Why E-waste is a problem

But safely dismantling old phones and computers is time-consuming. So many American electronics recyclers, including some that claim to recycle e-waste correctly, are actually illegally transporting this waste overseas. This means even if you're a part of the 20 percent using an e-waste recycling company, instead of simply tossing your old electronics into the dumpster, your waste may not be going where you think it is. Case in point: Guiyu, China's electronic waste village.

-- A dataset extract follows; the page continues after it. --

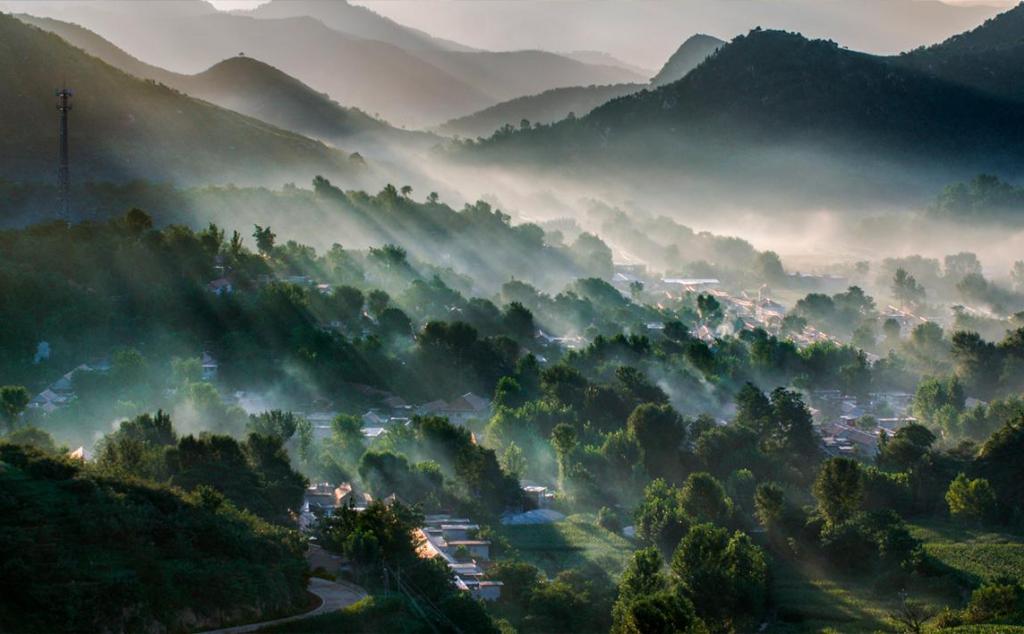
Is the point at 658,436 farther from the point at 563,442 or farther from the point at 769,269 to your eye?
the point at 769,269

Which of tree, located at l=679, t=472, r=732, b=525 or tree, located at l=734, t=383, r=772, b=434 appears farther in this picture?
tree, located at l=734, t=383, r=772, b=434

The peasants of Guiyu recover lead and bits of gold by burning laptop adapters and circuit boards in their home fireplaces; they live and work in e-waste. Guiyu not only has the highest level of cancer-causing dioxins in the world, women there are also much more likely to miscarry. The rivers are pitch black and drinking water has to be trucked in. Even after boiling, the well water is undrinkable. Camera-wielding outsiders are politely shown the way out by a police escort, and sometimes not-so-politely by paid gangs. Officials maintain the operation has been shut down and workers are unable to give comment.

There is an international treaty known as the Basel Convention that regulates the export of hazardous waste to developing nations, but the U.S. is the only industrialized country that refused to ratify it. Other environmental agencies already in place only monitor the export of individual types of e-waste, but not e-waste as a whole.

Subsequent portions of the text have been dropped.